スキュー(skew)は英語で「歪み・傾き・非対称」を意味し、日本語でもそのまま使われる外来語です。食べ物・栄養の文脈では、主に食品の成分データや栄養調査において分布の偏りを表す際に登場します。
統計学・データ分析においてスキューは、データの分布が正規分布(左右対称の釣り鐘型)から外れて一方向に裾を引いている状態を指します。
- 右スキュー(正のスキュー):大多数が低い値に集中し、少数の高い値が裾を引く分布(所得分布などに多い)
- 左スキュー(負のスキュー):大多数が高い値に集中し、少数の低い値が裾を引く分布
食品・栄養の分野では、摂取量の調査データがスキューした分布を示すことが多く、単純な平均値だけでは実態を反映しにくいという問題があります。このため中央値や四分位数など、スキューに強い統計量が併用されます。また食品のカロリー表示や成分分析において、サンプル間のばらつきが大きい場合も「スキューが大きい」と表現します。

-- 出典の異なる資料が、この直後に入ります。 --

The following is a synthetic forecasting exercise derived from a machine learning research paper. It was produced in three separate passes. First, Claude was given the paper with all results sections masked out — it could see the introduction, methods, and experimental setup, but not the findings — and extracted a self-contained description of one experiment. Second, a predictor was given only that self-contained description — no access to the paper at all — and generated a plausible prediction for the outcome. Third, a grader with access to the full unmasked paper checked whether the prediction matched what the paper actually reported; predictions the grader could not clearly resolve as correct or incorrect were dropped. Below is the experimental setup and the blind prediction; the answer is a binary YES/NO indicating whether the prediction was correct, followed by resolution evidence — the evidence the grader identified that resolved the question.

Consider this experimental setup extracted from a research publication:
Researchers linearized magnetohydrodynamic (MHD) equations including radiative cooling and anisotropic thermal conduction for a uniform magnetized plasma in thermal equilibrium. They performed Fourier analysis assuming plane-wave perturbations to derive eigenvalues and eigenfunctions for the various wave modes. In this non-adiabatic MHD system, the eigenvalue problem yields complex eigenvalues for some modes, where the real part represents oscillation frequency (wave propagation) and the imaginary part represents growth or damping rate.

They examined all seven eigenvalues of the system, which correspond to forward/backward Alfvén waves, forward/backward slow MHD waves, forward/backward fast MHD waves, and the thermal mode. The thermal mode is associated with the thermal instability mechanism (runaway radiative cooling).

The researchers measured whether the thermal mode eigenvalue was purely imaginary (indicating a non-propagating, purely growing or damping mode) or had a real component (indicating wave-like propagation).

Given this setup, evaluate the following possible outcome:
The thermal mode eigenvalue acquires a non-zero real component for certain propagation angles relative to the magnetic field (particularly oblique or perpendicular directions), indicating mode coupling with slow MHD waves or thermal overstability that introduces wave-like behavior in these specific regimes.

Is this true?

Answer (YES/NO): NO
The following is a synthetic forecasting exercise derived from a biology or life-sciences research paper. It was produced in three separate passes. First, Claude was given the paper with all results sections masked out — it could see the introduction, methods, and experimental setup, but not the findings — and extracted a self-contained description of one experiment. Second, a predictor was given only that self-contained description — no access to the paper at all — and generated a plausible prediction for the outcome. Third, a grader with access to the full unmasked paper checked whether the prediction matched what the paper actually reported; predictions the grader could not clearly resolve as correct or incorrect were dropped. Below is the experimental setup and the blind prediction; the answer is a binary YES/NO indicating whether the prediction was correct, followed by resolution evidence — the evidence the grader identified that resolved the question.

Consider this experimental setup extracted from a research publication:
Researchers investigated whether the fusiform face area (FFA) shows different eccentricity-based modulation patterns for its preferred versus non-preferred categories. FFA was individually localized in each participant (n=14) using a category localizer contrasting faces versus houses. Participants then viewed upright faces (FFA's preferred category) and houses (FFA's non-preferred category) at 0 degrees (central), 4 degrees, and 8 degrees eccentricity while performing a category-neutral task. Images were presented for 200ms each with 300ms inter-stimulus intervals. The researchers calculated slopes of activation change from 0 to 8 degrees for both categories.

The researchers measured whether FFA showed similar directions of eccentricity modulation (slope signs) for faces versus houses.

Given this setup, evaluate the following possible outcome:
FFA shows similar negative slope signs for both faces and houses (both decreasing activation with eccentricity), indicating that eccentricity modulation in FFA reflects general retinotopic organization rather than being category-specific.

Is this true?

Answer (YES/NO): YES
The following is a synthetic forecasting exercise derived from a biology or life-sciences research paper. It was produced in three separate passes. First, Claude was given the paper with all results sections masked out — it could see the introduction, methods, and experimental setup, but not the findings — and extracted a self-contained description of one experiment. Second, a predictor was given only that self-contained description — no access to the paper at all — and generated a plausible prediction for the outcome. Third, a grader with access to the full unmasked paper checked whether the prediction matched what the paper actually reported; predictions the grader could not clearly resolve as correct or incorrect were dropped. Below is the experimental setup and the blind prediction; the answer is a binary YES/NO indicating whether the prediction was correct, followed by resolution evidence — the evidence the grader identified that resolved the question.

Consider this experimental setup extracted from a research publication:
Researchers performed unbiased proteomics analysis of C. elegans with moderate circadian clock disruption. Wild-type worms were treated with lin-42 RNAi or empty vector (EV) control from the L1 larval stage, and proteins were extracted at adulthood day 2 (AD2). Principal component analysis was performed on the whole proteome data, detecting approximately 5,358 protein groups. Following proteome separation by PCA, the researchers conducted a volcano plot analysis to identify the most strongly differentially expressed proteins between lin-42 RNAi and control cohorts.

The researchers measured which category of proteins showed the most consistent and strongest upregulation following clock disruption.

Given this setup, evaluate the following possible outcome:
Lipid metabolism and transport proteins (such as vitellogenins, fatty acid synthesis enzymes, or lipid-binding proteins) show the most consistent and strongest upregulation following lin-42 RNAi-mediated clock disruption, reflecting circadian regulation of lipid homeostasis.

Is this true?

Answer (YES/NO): NO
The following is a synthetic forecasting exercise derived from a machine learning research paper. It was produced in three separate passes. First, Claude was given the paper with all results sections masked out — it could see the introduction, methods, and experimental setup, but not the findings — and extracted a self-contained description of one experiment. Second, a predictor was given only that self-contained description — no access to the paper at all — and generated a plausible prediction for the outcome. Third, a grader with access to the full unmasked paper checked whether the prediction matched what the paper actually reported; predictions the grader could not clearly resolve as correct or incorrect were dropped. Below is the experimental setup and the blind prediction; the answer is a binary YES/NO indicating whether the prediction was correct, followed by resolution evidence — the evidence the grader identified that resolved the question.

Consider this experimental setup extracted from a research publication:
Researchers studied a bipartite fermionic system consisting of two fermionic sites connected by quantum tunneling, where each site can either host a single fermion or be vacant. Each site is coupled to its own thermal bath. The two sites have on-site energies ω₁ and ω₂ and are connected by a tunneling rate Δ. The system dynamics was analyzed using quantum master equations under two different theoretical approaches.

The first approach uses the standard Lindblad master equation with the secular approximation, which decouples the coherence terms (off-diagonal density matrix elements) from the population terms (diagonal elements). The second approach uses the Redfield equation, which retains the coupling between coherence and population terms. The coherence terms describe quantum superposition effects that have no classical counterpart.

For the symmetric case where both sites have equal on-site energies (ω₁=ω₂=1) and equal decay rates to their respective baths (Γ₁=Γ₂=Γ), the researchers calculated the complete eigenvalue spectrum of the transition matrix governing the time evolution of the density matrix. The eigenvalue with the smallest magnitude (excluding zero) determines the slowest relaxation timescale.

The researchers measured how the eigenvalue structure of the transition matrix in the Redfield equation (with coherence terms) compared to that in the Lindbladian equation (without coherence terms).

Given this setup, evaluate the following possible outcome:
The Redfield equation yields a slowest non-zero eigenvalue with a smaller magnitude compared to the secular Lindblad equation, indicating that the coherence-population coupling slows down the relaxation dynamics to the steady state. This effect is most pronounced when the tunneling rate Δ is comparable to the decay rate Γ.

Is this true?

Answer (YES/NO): NO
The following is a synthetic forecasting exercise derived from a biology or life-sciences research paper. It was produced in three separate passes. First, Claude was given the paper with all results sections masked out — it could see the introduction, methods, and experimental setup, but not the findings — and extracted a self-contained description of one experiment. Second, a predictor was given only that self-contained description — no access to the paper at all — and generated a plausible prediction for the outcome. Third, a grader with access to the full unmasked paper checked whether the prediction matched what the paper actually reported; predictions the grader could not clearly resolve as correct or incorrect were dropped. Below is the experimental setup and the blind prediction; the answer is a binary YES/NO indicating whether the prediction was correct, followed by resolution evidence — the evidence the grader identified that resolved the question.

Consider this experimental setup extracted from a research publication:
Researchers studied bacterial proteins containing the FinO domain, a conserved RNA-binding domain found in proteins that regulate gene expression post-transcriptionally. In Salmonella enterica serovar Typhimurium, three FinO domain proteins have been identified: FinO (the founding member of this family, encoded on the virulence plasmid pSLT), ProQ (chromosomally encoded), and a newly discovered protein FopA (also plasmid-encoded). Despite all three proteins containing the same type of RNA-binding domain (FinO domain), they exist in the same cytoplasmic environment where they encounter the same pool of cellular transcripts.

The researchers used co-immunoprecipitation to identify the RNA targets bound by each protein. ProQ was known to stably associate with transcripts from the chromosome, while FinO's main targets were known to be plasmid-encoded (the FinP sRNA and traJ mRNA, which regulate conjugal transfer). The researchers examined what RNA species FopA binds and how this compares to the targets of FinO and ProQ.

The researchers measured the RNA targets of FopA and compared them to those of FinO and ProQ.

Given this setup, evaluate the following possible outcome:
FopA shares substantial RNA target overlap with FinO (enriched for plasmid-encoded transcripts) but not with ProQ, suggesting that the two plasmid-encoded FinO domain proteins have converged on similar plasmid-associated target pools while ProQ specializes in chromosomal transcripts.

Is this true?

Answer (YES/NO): NO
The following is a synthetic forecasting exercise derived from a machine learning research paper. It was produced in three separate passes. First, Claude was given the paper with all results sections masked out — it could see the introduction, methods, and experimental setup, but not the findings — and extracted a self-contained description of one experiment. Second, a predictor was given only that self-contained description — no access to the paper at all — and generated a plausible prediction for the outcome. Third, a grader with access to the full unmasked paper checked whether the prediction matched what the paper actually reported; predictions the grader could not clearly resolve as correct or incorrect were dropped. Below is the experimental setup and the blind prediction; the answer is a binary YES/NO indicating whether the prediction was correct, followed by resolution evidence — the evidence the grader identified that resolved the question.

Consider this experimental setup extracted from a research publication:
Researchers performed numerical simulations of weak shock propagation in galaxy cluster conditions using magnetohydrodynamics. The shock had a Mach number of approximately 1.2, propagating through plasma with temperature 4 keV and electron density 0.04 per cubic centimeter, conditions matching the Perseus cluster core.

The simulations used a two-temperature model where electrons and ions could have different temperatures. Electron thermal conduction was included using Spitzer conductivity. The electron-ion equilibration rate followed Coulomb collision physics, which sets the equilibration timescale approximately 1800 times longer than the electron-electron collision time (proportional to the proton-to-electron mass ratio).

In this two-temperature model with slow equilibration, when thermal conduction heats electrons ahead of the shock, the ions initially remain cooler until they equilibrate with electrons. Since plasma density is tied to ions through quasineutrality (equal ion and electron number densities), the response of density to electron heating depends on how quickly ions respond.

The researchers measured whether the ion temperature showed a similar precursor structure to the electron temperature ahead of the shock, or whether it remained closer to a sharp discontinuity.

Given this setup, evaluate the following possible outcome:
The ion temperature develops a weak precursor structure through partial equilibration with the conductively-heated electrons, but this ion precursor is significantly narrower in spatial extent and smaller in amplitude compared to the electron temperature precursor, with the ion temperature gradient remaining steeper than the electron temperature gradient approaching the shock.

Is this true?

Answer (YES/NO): NO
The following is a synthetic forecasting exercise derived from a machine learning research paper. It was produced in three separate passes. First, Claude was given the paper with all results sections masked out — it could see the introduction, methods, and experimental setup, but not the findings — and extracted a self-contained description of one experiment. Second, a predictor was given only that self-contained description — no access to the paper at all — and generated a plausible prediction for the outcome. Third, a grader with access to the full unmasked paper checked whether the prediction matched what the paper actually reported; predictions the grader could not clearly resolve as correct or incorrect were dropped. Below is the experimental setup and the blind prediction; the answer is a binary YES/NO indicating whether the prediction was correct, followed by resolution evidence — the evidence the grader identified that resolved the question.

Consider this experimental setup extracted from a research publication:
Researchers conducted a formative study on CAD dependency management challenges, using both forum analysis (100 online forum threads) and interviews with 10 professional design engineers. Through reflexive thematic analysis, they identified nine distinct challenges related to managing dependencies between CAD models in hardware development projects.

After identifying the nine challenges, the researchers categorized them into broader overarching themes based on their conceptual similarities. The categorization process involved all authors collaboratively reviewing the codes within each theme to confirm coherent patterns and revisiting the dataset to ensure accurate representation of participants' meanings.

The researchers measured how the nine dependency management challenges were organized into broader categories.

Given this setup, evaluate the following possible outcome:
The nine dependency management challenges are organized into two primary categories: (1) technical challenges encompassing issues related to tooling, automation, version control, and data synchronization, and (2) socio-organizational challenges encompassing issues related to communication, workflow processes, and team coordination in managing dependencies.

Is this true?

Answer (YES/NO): NO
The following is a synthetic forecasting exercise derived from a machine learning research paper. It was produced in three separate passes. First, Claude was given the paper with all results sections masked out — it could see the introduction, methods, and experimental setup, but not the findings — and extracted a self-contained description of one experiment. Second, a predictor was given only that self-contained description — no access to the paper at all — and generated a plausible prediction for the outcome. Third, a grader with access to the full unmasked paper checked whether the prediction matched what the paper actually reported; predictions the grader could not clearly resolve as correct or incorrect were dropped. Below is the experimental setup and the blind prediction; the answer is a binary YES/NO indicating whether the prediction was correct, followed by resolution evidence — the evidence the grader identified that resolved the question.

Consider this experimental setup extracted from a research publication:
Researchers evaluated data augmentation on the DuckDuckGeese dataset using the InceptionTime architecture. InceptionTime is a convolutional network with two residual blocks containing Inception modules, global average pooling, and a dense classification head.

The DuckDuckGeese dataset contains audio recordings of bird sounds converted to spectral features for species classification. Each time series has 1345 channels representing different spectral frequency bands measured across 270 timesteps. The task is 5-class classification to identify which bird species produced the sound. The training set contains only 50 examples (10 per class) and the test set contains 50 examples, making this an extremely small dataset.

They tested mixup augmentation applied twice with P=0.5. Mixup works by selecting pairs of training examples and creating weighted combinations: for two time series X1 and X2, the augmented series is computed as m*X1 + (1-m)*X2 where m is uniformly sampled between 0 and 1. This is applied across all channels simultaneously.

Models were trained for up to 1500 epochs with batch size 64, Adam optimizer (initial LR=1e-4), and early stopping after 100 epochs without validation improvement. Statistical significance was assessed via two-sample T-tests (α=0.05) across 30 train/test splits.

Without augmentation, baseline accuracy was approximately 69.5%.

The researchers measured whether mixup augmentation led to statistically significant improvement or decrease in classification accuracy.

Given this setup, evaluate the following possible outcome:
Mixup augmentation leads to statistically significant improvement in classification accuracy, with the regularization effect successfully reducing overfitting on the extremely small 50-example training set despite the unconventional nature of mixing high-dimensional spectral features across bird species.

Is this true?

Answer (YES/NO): NO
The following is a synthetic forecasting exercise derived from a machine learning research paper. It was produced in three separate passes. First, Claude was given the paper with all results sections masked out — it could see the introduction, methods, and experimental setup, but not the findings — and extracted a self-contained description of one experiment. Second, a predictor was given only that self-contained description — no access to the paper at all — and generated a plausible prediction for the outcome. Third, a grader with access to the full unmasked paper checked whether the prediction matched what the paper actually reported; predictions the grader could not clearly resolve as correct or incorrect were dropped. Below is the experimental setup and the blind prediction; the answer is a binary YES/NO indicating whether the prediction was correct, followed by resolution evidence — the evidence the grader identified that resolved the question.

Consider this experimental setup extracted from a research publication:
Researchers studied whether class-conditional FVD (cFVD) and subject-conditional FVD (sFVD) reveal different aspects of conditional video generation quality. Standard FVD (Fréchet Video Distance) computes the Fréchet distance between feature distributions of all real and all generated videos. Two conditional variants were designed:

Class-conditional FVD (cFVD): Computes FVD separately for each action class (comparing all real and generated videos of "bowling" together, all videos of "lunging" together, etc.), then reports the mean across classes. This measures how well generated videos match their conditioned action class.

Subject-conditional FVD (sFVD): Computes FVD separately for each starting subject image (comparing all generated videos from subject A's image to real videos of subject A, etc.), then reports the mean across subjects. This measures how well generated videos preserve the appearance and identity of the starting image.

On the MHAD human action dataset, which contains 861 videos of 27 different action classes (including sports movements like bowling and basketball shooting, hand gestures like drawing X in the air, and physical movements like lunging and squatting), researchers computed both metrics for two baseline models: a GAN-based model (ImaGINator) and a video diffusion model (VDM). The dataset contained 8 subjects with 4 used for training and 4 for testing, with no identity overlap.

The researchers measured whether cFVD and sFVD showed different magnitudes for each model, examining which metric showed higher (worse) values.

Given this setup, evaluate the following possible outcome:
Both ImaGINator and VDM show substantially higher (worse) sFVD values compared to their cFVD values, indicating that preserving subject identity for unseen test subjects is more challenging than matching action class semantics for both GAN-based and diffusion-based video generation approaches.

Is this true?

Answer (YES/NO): NO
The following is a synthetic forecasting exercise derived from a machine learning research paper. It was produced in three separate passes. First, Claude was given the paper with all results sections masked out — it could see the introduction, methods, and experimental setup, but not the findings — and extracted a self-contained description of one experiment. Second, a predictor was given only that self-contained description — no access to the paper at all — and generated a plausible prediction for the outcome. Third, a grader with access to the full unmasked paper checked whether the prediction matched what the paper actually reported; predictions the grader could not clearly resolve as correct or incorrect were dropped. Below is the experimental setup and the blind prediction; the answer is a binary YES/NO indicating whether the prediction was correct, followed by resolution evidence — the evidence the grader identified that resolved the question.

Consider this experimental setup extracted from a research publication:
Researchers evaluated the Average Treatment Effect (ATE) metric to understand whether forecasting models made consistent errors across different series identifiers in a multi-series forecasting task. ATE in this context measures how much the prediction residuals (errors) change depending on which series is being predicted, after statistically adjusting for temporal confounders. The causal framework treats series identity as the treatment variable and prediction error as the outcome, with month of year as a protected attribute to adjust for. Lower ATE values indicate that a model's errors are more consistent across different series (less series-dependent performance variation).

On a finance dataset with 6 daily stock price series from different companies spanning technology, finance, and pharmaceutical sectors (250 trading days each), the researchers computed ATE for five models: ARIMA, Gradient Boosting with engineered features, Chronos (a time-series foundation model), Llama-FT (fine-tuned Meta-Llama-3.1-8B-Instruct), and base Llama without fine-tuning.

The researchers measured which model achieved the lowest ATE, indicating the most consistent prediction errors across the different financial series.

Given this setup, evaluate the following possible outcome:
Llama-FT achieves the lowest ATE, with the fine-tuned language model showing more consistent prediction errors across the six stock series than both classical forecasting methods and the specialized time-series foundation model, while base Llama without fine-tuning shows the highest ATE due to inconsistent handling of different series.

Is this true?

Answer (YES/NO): NO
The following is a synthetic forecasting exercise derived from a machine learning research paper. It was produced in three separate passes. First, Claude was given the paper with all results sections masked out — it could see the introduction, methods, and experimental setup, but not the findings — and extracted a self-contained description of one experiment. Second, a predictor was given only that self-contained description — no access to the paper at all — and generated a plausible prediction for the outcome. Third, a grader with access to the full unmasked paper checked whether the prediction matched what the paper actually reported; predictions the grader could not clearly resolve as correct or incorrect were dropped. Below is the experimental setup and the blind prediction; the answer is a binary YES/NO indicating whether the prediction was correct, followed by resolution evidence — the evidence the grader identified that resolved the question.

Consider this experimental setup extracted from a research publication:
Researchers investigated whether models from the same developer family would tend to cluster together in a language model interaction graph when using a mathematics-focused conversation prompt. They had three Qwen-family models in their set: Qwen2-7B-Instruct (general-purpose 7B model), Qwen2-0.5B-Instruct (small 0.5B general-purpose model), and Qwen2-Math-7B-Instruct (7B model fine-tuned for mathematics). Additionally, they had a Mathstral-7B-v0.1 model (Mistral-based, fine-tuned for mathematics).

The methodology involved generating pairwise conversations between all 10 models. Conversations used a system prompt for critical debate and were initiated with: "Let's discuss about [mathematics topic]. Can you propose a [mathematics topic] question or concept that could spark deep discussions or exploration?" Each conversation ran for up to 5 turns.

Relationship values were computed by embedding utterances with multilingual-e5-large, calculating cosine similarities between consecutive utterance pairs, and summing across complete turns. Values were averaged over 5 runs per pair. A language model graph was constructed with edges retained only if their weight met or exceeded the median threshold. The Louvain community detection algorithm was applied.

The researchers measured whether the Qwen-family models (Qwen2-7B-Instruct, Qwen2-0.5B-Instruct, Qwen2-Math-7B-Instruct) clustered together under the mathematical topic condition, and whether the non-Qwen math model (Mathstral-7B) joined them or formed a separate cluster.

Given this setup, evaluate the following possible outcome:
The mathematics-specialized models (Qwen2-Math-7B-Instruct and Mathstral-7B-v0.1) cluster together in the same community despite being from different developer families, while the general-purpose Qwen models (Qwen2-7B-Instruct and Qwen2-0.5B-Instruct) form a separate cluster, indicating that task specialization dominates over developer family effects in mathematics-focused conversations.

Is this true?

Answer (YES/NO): NO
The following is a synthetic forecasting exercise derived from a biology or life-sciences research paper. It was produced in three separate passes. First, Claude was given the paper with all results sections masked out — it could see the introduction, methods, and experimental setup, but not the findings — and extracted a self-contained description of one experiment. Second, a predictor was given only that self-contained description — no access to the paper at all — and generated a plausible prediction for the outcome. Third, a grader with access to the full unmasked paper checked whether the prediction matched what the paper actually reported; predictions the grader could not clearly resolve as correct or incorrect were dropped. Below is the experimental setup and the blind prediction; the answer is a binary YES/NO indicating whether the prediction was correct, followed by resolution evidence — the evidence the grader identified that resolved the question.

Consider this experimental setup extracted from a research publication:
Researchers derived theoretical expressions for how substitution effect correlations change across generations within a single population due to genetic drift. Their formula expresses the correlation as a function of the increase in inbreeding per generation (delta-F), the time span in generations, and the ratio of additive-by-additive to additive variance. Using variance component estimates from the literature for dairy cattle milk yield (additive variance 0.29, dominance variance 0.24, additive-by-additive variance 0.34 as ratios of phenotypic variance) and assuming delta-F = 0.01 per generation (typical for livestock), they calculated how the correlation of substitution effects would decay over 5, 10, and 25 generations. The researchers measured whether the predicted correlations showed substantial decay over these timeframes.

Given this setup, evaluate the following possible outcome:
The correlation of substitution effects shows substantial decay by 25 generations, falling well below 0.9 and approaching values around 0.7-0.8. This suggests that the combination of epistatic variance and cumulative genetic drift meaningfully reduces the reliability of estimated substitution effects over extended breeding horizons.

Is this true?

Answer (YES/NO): YES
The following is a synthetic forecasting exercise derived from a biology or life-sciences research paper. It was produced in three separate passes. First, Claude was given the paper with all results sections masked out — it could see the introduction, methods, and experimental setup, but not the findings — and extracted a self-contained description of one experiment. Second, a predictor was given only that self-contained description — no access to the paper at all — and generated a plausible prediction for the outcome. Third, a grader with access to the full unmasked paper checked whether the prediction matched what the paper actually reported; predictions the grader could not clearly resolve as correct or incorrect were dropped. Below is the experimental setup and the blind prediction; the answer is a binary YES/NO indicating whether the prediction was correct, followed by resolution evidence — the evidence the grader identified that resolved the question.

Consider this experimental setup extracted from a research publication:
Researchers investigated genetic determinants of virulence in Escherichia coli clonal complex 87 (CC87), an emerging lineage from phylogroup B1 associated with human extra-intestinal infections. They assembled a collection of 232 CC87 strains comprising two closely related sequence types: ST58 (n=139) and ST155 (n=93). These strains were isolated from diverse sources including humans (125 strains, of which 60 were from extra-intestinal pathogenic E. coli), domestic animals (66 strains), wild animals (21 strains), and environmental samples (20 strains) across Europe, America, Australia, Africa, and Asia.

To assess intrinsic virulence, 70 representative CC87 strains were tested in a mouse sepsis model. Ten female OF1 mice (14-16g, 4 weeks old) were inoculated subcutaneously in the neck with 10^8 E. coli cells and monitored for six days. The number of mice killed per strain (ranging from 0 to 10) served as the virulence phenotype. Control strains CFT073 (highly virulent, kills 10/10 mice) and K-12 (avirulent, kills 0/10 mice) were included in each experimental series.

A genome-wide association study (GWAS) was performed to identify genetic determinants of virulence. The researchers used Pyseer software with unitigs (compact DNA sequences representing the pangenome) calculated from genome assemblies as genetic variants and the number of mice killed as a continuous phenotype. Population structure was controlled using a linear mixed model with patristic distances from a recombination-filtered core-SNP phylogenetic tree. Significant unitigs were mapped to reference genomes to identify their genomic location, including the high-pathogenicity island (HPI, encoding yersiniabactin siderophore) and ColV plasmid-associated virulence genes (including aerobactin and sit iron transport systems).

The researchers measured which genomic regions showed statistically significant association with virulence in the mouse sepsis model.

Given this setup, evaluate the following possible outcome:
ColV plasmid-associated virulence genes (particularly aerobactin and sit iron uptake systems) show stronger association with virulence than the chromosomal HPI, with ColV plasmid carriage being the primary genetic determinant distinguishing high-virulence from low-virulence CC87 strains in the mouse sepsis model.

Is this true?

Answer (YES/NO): NO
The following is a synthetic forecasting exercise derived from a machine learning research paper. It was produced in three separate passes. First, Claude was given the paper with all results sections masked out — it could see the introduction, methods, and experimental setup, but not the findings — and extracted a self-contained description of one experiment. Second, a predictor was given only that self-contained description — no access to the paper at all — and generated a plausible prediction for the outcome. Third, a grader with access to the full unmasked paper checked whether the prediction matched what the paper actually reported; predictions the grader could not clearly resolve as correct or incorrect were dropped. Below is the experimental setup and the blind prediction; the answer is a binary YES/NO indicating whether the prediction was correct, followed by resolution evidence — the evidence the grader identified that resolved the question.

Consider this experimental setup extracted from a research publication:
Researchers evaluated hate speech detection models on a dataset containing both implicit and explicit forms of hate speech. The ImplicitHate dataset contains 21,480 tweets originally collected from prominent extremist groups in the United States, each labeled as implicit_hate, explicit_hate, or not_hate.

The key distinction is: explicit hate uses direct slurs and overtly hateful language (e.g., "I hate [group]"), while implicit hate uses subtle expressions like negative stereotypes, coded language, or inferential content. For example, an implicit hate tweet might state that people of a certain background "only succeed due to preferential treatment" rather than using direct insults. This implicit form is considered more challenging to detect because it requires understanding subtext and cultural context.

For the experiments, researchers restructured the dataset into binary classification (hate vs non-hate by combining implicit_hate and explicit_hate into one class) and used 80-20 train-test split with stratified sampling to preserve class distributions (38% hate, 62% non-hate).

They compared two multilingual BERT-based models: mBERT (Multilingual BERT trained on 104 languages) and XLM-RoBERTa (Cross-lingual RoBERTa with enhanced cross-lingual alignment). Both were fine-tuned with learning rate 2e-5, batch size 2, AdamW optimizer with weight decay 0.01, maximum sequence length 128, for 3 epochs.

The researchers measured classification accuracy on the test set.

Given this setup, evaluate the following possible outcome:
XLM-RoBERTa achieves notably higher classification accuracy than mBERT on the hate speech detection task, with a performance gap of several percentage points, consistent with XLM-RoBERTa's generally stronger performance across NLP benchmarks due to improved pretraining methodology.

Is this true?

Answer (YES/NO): NO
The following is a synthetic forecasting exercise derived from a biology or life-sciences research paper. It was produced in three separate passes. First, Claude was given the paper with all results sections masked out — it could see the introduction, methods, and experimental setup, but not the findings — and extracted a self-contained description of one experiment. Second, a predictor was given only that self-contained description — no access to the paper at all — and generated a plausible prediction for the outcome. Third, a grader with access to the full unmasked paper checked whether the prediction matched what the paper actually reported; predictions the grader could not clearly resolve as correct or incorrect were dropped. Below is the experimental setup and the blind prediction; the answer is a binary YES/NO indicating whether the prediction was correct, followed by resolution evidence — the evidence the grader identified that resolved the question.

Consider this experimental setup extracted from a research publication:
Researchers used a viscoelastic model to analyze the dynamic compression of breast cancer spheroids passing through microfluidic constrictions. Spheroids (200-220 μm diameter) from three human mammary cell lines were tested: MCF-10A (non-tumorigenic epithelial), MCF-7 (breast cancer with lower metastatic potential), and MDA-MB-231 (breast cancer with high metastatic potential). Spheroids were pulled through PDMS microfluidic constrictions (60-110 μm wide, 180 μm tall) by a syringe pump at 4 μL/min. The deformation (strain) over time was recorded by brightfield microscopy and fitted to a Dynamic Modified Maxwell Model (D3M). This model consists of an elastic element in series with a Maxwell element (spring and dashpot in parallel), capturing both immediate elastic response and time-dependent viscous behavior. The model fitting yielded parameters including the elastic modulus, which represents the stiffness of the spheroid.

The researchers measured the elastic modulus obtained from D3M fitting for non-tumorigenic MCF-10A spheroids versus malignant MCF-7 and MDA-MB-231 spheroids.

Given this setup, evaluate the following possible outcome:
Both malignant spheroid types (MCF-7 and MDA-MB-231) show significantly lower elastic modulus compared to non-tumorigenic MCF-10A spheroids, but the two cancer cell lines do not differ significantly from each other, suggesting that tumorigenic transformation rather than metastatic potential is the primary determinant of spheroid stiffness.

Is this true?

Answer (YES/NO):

工学・印刷の分野では、画像や部品の歪み・傾きをスキューと呼ぶこともあります。デジタル画像処理では、スキャンした書類の傾きを補正する処理を「スキュー補正」といいます。
使い方・例文
「この栄養調査の摂取カロリーデータは右にスキューしており、平均値よりも中央値のほうが実態に近い」というように、データ分析や栄養調査の文脈で使われます。